• **Extrait présenté**:
Politique

Samedi, j’ai insurrection : neuf leçons à tirer d’un mouvement intermittent

Philosophe, Sociologue

Ce que le mouvement des « gilets jaunes » a démontré jusqu’à présent, c’est que le peuple peut exister comme revendication polyphonique et insistante à l’intérieur de laquelle ne se distingue aucun principe d’unité ou d’identité précis. C’est cette indistinction qui a fait la force du mouvement, son danger et sa menace. Et son succès : sans jamais rien demander formellement, sans jamais désigner de représentants, les « gilets jaunes » obtiennent de ces pouvoirs qu’ils contestent des satisfactions à des demandes qu’ils n’ont jamais formulées.

Nous participons tous et toutes aujourd’hui à une mutation de l’ordre du politique, dont les manifestations s’observent un peu partout autour de la planète et qui est suscitée par un même phénomène : l’instauration de contre-pouvoirs démocratiques à l’initiative de citoyen.ne.s qui entendent prendre en charge les affaires publiques qui les concernent. L’émergence inattendue du mouvement des « gilets jaunes » est la dernière expression en date de ce phénomène.

Elle jette une lumière crue sur le fait que la situation actuelle de la démocratie se caractérise par la coexistence de deux sources de légitimité : celle qui émane des institutions officielles du gouvernement représentatif et qui est essentiellement fondée sur l’élection et la délégation ; et celle qui naît des « pratiques politiques autonomes » des citoyen.ne.s – autonomes au sens de déliées de tout rapport avec les organisations traditionnelles de la représentation, et ne poursuivant aucun projet de conquête du pouvoir d’État [1].

[Enregistrements de raisonnement sur des scènes]
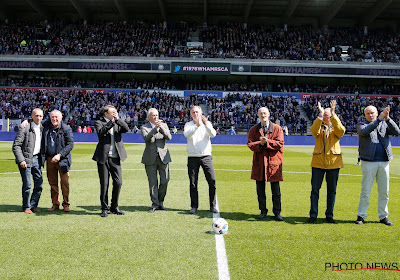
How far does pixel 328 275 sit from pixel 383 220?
10.4ft

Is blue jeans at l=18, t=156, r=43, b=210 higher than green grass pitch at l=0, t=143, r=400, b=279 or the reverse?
higher

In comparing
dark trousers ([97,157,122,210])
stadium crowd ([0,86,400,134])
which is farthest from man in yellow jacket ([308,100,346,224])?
stadium crowd ([0,86,400,134])

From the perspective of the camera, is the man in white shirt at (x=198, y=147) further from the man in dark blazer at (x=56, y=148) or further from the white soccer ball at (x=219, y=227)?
the man in dark blazer at (x=56, y=148)

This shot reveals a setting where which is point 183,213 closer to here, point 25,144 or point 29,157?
point 29,157

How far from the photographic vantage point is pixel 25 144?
7.50 metres

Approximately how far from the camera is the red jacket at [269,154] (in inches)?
275

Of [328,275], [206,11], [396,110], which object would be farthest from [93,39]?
[328,275]

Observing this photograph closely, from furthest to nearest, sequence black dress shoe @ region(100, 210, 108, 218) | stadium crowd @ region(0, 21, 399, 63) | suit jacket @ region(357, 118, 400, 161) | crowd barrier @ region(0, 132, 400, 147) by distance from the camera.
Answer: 1. stadium crowd @ region(0, 21, 399, 63)
2. crowd barrier @ region(0, 132, 400, 147)
3. black dress shoe @ region(100, 210, 108, 218)
4. suit jacket @ region(357, 118, 400, 161)

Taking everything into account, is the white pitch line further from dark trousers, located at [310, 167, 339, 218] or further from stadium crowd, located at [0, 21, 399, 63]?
stadium crowd, located at [0, 21, 399, 63]

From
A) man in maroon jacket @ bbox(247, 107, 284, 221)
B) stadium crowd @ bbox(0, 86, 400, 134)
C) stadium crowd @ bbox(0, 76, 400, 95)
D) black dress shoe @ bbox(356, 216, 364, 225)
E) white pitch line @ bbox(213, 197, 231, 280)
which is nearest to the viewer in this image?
white pitch line @ bbox(213, 197, 231, 280)

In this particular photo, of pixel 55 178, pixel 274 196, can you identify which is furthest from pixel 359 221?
pixel 55 178

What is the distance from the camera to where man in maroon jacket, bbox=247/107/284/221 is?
6984 mm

• **Consignes**:
a. Recopiez, dans l'extrait présenté, le passage qui commence par les mots « Nous participons tous » et se termine par « de ce phénomène. ».
b. Selon l'extrait présenté, qu'est-ce que l'indistinction du mouvement des « gilets jaunes » lui a valu ? Citez tous les éléments mentionnés.
c. D'après l'extrait présenté, sur quoi repose essentiellement la légitimité qui émane des institutions officielles du gouvernement représentatif ?

• **Résultats par consigne**:
a.
Nous participons tous et toutes aujourd’hui à une mutation de l’ordre du politique, dont les manifestations s’observent un peu partout autour de la planète et qui est suscitée par un même phénomène : l’instauration de contre-pouvoirs démocratiques à l’initiative de citoyen.ne.s qui entendent prendre en charge les affaires publiques qui les concernent. L’émergence inattendue du mouvement des « gilets jaunes » est la dernière expression en date de ce phénomène.

b. La force du mouvement, son danger, sa menace et son succès.

c. Sur l'élection et la délégation.